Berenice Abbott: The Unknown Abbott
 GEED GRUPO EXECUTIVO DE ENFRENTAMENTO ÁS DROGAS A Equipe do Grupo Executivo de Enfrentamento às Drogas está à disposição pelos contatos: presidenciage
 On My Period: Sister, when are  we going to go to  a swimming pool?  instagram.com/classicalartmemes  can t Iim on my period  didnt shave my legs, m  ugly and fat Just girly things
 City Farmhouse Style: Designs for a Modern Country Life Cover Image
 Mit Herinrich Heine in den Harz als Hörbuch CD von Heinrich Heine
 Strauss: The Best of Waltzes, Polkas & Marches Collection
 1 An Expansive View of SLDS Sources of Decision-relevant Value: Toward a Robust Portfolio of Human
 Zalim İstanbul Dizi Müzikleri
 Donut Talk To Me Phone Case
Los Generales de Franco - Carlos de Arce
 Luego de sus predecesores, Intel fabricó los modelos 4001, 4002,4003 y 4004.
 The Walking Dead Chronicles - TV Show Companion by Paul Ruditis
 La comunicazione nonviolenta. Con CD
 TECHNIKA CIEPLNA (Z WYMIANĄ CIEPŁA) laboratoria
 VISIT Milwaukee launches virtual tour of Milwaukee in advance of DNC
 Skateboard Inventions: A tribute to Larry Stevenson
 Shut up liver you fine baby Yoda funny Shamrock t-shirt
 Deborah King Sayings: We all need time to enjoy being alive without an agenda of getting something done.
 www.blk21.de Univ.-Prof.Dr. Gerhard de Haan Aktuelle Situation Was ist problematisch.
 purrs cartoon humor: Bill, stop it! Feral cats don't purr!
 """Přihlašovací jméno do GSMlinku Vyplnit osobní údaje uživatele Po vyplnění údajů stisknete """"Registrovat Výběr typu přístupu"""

━━━━━━

* Directions *
Print exactly, and only, the lines from the line that contains "Donut Talk To Me Phone Case" through the last line of the records.

* Response to the exercise *
 Donut Talk To Me Phone Case
Los Generales de Franco - Carlos de Arce
 Luego de sus predecesores, Intel fabricó los modelos 4001, 4002,4003 y 4004.
 The Walking Dead Chronicles - TV Show Companion by Paul Ruditis
 La comunicazione nonviolenta. Con CD
 TECHNIKA CIEPLNA (Z WYMIANĄ CIEPŁA) laboratoria
 VISIT Milwaukee launches virtual tour of Milwaukee in advance of DNC
 Skateboard Inventions: A tribute to Larry Stevenson
 Shut up liver you fine baby Yoda funny Shamrock t-shirt
 Deborah King Sayings: We all need time to enjoy being alive without an agenda of getting something done.
 www.blk21.de Univ.-Prof.Dr. Gerhard de Haan Aktuelle Situation Was ist problematisch.
 purrs cartoon humor: Bill, stop it! Feral cats don't purr!
 """Přihlašovací jméno do GSMlinku Vyplnit osobní údaje uživatele Po vyplnění údajů stisknete """"Registrovat Výběr typu přístupu"""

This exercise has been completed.